Directions for this task — Quote the line containing "As measured from" and all lines that follow it in the listing below, exactly as written.

═══ Record extracts

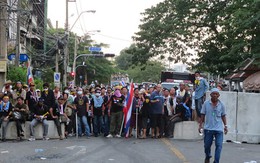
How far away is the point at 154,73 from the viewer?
99.6 metres

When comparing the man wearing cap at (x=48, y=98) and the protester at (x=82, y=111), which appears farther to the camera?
the protester at (x=82, y=111)

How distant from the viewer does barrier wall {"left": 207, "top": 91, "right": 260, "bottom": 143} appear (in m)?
14.2

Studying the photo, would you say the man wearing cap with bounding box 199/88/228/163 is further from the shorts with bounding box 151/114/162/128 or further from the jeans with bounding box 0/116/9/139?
the jeans with bounding box 0/116/9/139

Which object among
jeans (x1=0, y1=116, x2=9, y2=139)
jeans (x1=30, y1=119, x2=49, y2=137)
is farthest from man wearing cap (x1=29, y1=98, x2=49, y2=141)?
jeans (x1=0, y1=116, x2=9, y2=139)

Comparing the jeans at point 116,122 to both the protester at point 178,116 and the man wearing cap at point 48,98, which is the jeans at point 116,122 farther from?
the man wearing cap at point 48,98

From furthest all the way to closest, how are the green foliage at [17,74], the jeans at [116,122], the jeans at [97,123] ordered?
the green foliage at [17,74] < the jeans at [97,123] < the jeans at [116,122]

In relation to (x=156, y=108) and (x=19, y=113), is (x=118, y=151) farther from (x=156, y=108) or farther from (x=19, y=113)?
(x=19, y=113)

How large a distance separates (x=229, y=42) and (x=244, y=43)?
4.04 m

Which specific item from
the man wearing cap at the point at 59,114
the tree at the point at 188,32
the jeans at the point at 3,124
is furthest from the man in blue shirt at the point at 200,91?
the tree at the point at 188,32

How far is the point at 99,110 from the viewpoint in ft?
52.2

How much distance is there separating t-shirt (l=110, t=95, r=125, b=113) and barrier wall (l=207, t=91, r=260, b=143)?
3658 millimetres

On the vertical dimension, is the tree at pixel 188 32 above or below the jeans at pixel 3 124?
above

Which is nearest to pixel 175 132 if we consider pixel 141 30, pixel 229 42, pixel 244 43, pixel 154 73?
pixel 244 43

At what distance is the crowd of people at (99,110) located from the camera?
48.4ft
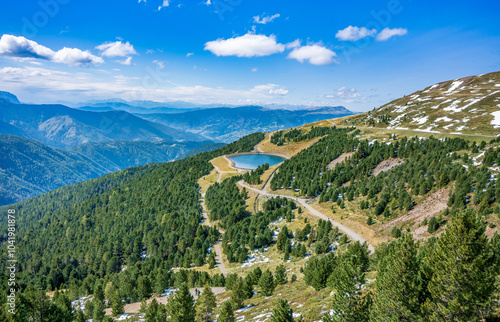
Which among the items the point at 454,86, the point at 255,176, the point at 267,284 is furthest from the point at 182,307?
the point at 454,86

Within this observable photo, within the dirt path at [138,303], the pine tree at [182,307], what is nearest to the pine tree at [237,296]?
the pine tree at [182,307]

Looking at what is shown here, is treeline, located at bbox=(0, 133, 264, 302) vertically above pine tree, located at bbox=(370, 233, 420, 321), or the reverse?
pine tree, located at bbox=(370, 233, 420, 321)

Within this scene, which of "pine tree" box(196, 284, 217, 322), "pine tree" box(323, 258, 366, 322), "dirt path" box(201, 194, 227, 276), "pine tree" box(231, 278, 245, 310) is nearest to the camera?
"pine tree" box(323, 258, 366, 322)

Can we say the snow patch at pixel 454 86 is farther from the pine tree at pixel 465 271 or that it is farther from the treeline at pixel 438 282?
the pine tree at pixel 465 271

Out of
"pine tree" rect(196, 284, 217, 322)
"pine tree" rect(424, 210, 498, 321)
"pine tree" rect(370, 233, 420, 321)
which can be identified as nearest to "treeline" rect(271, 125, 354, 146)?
"pine tree" rect(196, 284, 217, 322)

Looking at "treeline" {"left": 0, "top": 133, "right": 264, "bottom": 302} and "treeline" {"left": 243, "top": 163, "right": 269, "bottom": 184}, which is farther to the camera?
"treeline" {"left": 243, "top": 163, "right": 269, "bottom": 184}

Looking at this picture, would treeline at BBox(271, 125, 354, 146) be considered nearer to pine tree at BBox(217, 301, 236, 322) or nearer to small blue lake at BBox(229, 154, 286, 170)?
small blue lake at BBox(229, 154, 286, 170)
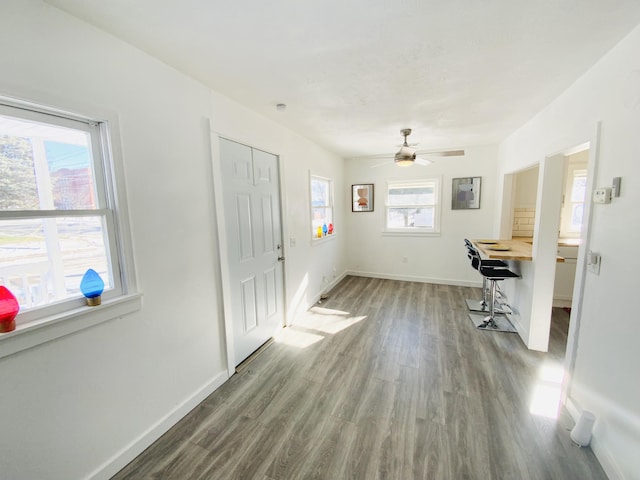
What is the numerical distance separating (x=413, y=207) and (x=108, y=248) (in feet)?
15.0

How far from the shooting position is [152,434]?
1.67 metres

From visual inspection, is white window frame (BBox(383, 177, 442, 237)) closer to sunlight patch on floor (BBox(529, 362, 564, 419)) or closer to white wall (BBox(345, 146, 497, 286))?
white wall (BBox(345, 146, 497, 286))

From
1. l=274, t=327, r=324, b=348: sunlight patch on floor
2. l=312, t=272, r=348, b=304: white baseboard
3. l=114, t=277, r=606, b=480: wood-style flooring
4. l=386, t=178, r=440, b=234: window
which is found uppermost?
l=386, t=178, r=440, b=234: window

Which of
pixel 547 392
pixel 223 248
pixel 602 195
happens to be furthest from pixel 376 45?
pixel 547 392

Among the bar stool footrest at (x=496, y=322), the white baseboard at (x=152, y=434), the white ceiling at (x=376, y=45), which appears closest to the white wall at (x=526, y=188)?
the bar stool footrest at (x=496, y=322)

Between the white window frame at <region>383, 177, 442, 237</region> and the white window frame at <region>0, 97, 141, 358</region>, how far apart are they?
432cm

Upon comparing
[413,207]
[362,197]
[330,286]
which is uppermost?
[362,197]

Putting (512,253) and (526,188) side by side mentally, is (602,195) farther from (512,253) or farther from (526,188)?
(526,188)

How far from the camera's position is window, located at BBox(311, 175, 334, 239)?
4.05 m

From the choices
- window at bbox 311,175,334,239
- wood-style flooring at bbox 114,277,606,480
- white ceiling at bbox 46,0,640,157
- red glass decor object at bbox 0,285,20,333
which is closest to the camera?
red glass decor object at bbox 0,285,20,333

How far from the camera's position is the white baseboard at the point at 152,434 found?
1.44 meters

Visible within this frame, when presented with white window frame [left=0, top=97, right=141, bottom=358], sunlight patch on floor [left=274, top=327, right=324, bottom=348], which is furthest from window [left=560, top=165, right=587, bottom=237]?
white window frame [left=0, top=97, right=141, bottom=358]

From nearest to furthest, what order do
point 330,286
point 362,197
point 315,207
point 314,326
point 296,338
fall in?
point 296,338, point 314,326, point 315,207, point 330,286, point 362,197

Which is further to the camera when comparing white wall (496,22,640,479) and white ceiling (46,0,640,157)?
white wall (496,22,640,479)
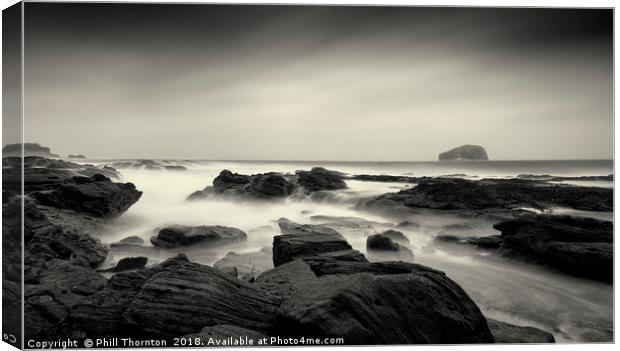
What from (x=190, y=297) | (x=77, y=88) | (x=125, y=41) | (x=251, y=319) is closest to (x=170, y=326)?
(x=190, y=297)

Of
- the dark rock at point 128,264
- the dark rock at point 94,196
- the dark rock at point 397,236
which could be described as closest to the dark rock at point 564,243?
the dark rock at point 397,236

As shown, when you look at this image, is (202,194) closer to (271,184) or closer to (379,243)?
(271,184)

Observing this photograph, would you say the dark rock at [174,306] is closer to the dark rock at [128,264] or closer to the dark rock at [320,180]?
the dark rock at [128,264]

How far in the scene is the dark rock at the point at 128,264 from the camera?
5.07 metres

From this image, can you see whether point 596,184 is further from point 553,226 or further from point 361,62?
point 361,62

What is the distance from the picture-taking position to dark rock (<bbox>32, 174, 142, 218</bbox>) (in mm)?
5324

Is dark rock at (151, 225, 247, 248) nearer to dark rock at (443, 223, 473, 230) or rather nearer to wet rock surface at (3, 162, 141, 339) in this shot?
wet rock surface at (3, 162, 141, 339)

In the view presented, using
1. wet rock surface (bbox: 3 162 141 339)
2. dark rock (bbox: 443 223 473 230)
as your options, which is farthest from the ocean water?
wet rock surface (bbox: 3 162 141 339)

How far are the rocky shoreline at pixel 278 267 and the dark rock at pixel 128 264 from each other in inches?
0.5

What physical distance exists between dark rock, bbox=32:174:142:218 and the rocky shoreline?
2 cm

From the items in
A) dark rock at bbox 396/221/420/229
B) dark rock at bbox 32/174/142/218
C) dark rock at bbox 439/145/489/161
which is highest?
dark rock at bbox 439/145/489/161

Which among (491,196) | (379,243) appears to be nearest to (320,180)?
(379,243)

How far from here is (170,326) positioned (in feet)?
14.3

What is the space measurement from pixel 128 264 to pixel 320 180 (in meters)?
2.73
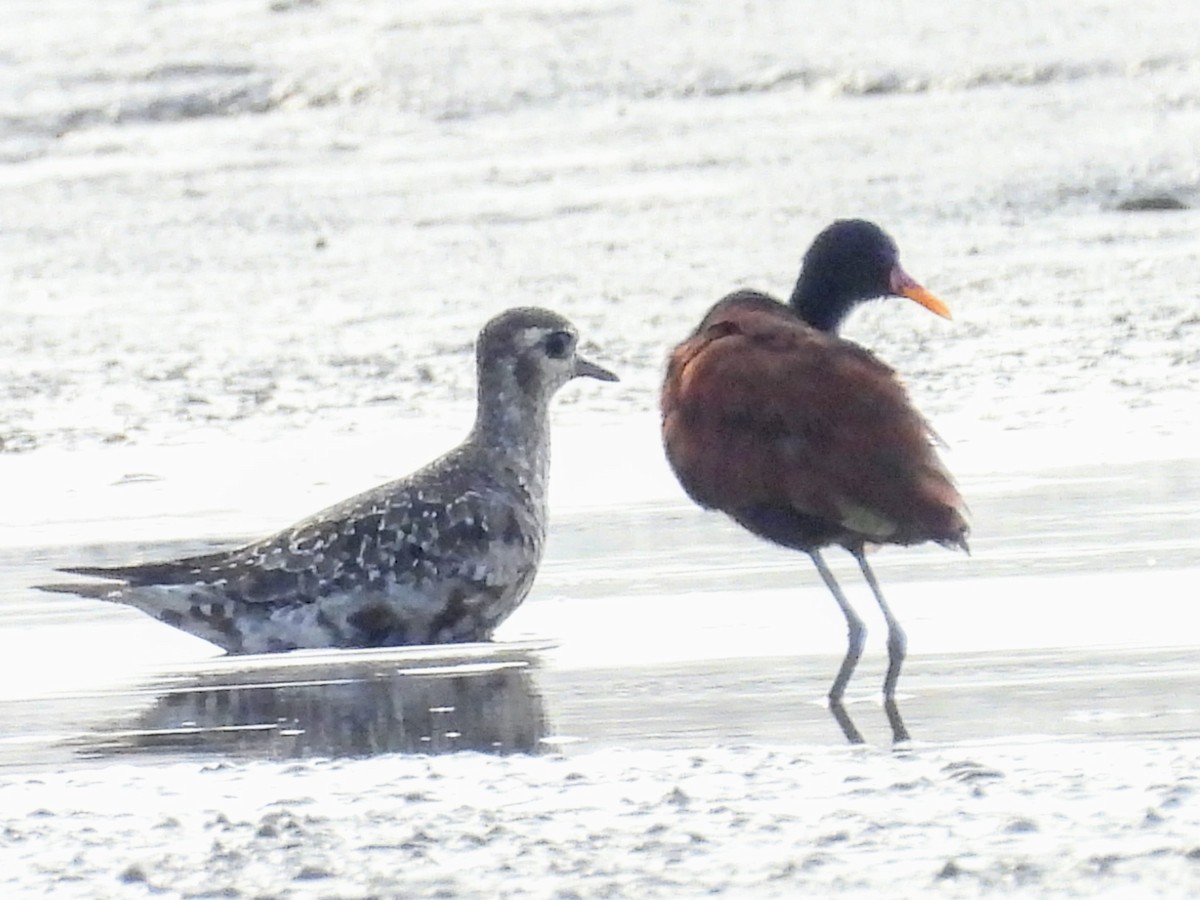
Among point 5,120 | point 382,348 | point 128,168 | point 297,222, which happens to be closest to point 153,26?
point 5,120

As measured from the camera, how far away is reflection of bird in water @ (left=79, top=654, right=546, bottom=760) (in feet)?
18.7

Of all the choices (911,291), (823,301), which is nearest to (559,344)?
(823,301)

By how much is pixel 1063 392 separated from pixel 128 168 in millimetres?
8593

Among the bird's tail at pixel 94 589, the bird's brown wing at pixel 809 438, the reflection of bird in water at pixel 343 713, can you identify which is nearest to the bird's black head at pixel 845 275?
the bird's brown wing at pixel 809 438

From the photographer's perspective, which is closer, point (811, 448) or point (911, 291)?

══════

Full output —
As measured from the camera, how far away is reflection of bird in water @ (left=79, top=654, right=546, bottom=760) (in feet)?
18.7

Of all the choices (911,291), (823,301), which is nearest to (559,344)?
(823,301)

By how much is pixel 1063 392 separated from pixel 128 168 in millimetres?
8593

Among the bird's tail at pixel 94 589, the bird's brown wing at pixel 809 438, the reflection of bird in water at pixel 343 713, can you identify which is nearest to the bird's black head at pixel 845 275?
the bird's brown wing at pixel 809 438

From the photographer's perspective, which is closer, point (811, 448) or point (911, 291)?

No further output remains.